• Hugh F. Wynn

How to Make Sure Your Castle Finds a Good Home Post-Mortem

Your home is your castle, as the saying goes. It's a BIG responsibility that often has a large bill (mortgage) attached. So how do you handle estate planning for your castle without placing undue burden on your heirs? NOTE: Since I’m not a credentialed financial advisor, the answers (observations) I give are strictly my opinion.

Your Castle's Destiny

A home is often the primary asset to be disposed of by the executor of an estate, whether or not a will directing such disposition exists. When a homeowner dies leaving an unpaid mortgage (secured by the property it covers), the lender of record retains the right to any unpaid balance. This situation offers three likely scenarios:

  • The estate pays off the mortgage

  • A beneficiary inherits the home and continues to pay off the mortgage

  • The house is sold to pay off the mortgage and/or other debts

If your home is not already mentioned in your will, some legal work is in order. Make certain it clearly states who will inherit the home whether or not a mortgage exists on the property. Legally, the matter is simplified a bit if a mortgage does in fact exist. Why? Such matters of future ownership are often not fully clarified in the absence of a mortgage. In such instances, the assistance of a good lawyer is advised.


Assuming a Mortgage

If a mortgage is co-signed, as is often the case when an individual borrows money with a spouse to buy a house, the surviving co-signer or co-borrower is obligated to make the remaining payments on the mortgage. If there is no co-signer or co-borrower, but the homeowner designates an heir in his/her will, the beneficiary can take over the mortgage without applying for and being approved for a home loan by virtue of federal law.


Here's how it works: Mortgages and most other liens on a real property's title survive the death of the property's owner. Heirs of real property aren't generally responsible for such liens unless they are co-borrowers or co-signers. There's no law requiring an individual to accept anything passed to him or her by a deceased person. Under a 1982 federal law, relatives can continue making payments if they plan to live in an inherited home. Government-backed loans (FHA, VA, USDA) usually qualify for a mortgage assumption. Conventional mortgages often do not permit loan assumption, since many include a “due-on-sale” clause, which permits a lender to declare the loan balance due and payable if the mortgage is sold or transferred without the lender’s consent. However, lenders can’t legally exercise such clauses under a handful of circumstances, which usually involve a transfer of ownership between relatives in a will or divorce versus a third-party homebuyer desiring to assume a mortgage.


If the new owner (heir) fails to make said payments, the lender of record has the right to foreclose.

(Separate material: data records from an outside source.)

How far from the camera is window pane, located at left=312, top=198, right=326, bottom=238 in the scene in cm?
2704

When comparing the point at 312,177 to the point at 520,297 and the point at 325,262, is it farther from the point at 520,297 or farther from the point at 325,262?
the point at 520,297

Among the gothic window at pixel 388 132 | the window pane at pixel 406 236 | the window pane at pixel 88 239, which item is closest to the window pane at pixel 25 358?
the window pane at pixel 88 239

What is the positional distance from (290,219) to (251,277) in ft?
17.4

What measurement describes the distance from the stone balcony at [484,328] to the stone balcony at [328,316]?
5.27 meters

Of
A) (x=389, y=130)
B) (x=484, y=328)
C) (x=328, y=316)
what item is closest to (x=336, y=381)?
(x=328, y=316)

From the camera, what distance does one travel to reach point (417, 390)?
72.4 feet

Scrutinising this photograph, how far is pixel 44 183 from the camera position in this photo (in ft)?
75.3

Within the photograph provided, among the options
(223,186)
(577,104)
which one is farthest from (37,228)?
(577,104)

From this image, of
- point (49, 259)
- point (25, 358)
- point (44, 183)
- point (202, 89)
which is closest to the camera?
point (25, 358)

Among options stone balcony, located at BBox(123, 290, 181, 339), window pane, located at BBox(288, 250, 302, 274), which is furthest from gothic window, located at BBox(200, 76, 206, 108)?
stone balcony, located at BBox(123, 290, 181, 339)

Why? Because mortgages are secured by the properties against which they are drawn whether “owned” by the original signee or an heir. In short, a lender can force the sale of a secured property on which payments are owed.


It’s common for homes to be sold after owners die in order to pay off debts, particularly if an heir chooses not to keep the home. Further, if the deceased homeowner has debts apart from the home mortgage that can’t be paid without selling the home, certain states require a home sale to resolve these other estate obligations.

What? No Mortgage?

If there is no mortgage contract, it’s important that the homeowner's will specify who shall inherit the home. And again, if the deceased homeowner has debts that can’t be paid without selling the home, certain states require a home sale to resolve such other estate obligations.

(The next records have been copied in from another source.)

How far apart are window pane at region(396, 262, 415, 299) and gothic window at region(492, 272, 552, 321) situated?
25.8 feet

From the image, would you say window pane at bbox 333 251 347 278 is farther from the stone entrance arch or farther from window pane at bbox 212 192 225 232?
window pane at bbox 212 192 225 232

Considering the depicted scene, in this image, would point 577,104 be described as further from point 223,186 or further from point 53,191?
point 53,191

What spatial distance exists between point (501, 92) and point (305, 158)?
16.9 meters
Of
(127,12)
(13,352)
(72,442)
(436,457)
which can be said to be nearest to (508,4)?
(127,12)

When a property is owned outright by the deceased person with no mortgage, an heir might think it’s an easy process to become the new owner. However, a home is considered an asset of the estate and must be treated like other assets until probate is completed. If the deceased person owed debts and didn’t have enough other assets to satisfy those debts, the house may need to be sold to pay creditors. If this isn’t the case, the executor of the will can focus on transferring the property to its new owner.


Sharing Amongst Heirs

Other issues arise if an individual inherits a home along with other siblings or heirs, who also have a say in what happens next. Thus, it's necessary to determine what all heirs wish to do with the property before exploring disposition options (perhaps even before the death of the original owner).


If one heir wishes to keep the property and other heirs want to sell, the solo heir can buy the other heirs out. If all heirs want to keep the property, a compromise must be reached regarding the home’s ultimate disposition. For example, if one heir wants to live in the house, an agreement must be reached regarding compensation…if any…to those heirs unable to enjoy their respective ownerships in the home.


In Sum

Because death can come without notice to young, old, rich or poor, leaving a last will and testament for the proper disposition of an individual’s estate is always a wise thing to do. Families are in a vulnerable position following the loss of a loved one, so a smooth transfer of assets - particularly the transfer of a home - makes things a little bit easier.